On November 13th we detailed a bullish leaning trade in Paypal (PYPL). We wanted to establish a position where we had leverage in the event of a breakout, but offered a reasonable buffer to the downside in the event the stock moved lower in an uncertain market. We did the in the form of a risk reversal. Here was the original trade and rationale:
*PYPL ($34.65) Buy Jan16 30 / 40 Risk Reversal for a 10 cent credit
-Sell to open 1 Jan16 30 put at .60
-Buy to open 1 Jan16 40 call for .50
Rationale: The stock is in the midpoint of its 4 month range, I am hesitant for an outright long entry here, but like the idea of establishing a range where I could get long on the downside at the all time lows, but also at what would be a breakout. Think of this trade as a leveraged good till cancel buy order below the market.
Because the stock was at a mid point in the range we didn’t want to put too much premium at risk in the event the stock which has been volatile since its spin out from EBAY in the Summer.
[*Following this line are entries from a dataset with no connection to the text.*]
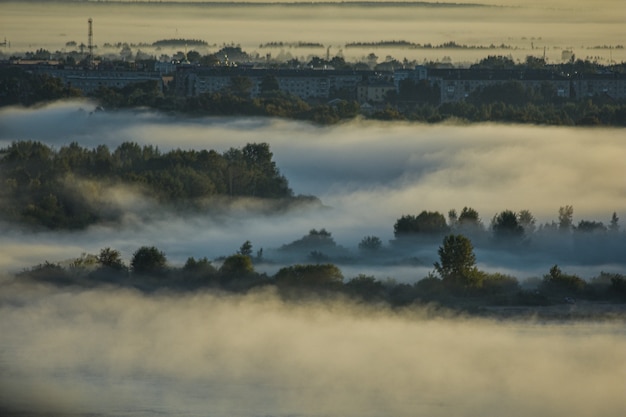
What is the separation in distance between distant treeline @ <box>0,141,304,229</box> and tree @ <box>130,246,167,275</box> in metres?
3.62

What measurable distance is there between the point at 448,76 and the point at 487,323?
31383 millimetres

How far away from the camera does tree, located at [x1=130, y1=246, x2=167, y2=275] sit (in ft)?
82.5

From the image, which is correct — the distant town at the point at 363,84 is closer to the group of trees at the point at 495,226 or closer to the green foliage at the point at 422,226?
the group of trees at the point at 495,226

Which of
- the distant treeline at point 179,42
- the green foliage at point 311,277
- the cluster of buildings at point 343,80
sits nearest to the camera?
the green foliage at point 311,277

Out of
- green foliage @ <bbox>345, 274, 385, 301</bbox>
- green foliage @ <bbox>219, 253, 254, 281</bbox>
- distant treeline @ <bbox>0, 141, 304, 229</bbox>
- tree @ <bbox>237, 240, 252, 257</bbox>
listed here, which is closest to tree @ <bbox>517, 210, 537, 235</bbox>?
tree @ <bbox>237, 240, 252, 257</bbox>

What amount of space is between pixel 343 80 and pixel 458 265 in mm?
30373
And that’s what’s happened. The stock is now lower by almost 2 dollars. But that’s the great thing about the risk reversal trade is we’ve suffered no losses on that move lower.
With the stock now $32.80 the risk reversal is worthless and expires this Friday. We received a 10c credit for the trade initially so that means if there’s any concern about the $30 strike coming into play that can be closed for .05 today. But because this trade was done for a credit, for those who don’t like the risk of staying short a worthless put in this market, it makes sense to buy the put to close.
Action: PYPL ($32.80) Buy to Close 1 Jan 30 put for .05
We’ll keep our eye on the stock and if it does see $30 during another market sell-off we could look to do the same sort of structure, adjusting the strikes lower, a few months out.